◆ **SUPPLIED MATERIAL**:
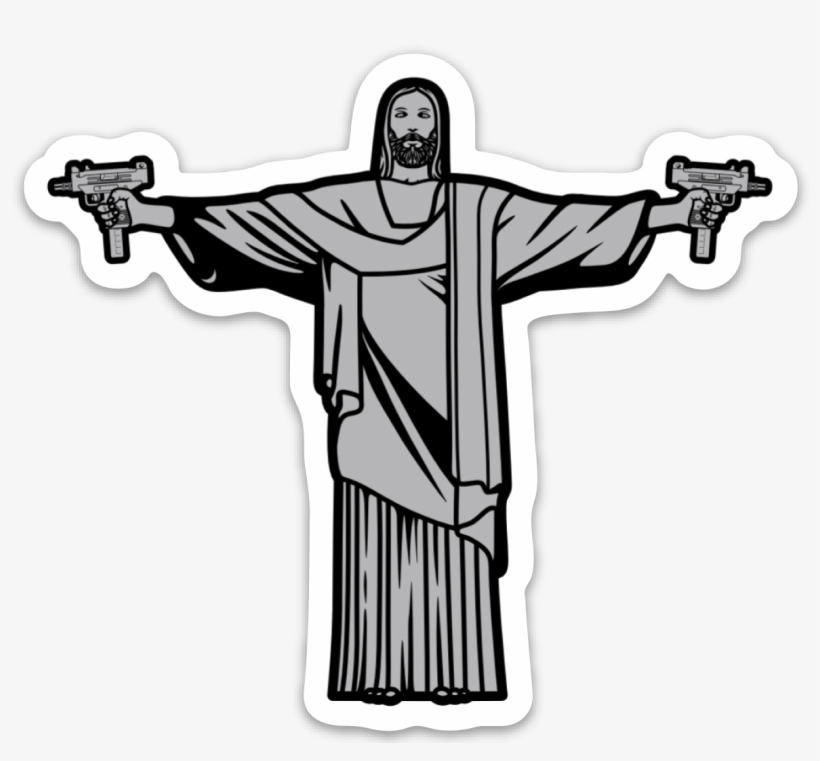 Image Of Jesus-piece, transparent png download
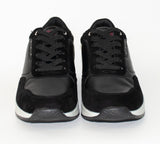 AC Women's Black and White Sneakers | 723/21A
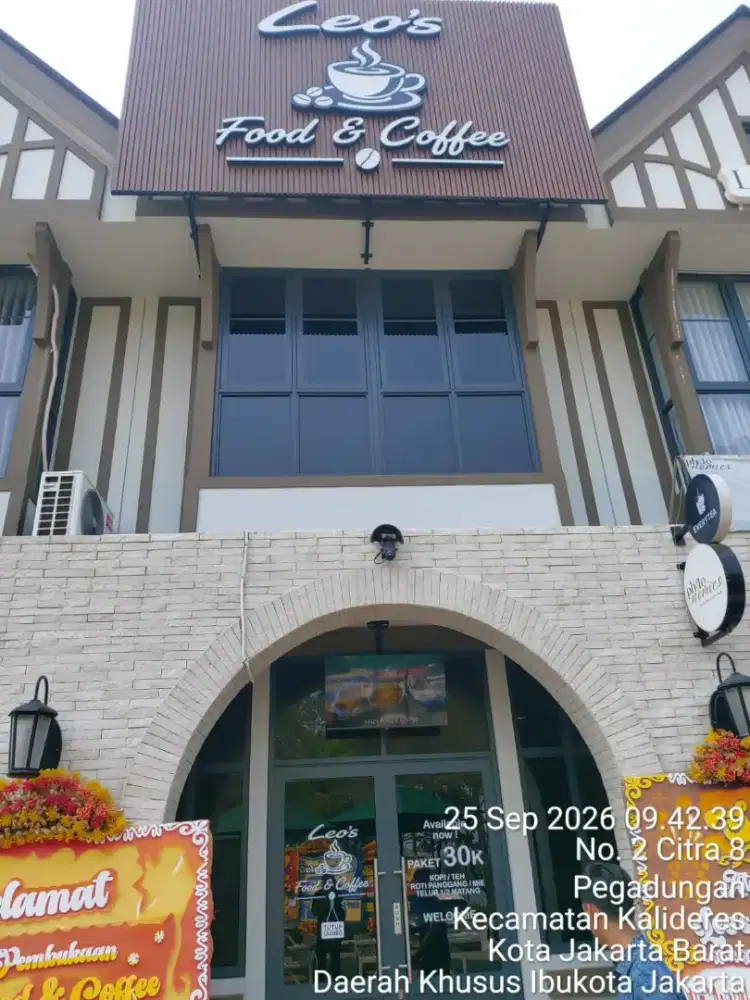 Lowongan untuk F & B Staff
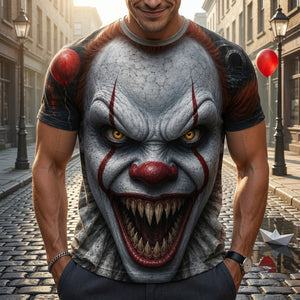 Creepy Shirt - Personalized Gift For Horror Lovers 01nalu170726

◆ **ACTION ITEM**:
A faithful transcription of the material, with no pictures, is the expected result.

◆ **FINISHED EXERCISE**:
 Image Of Jesus-piece, transparent png download
 AC Women's Black and White Sneakers | 723/21A
 Lowongan untuk F & B Staff
 Creepy Shirt - Personalized Gift For Horror Lovers 01nalu170726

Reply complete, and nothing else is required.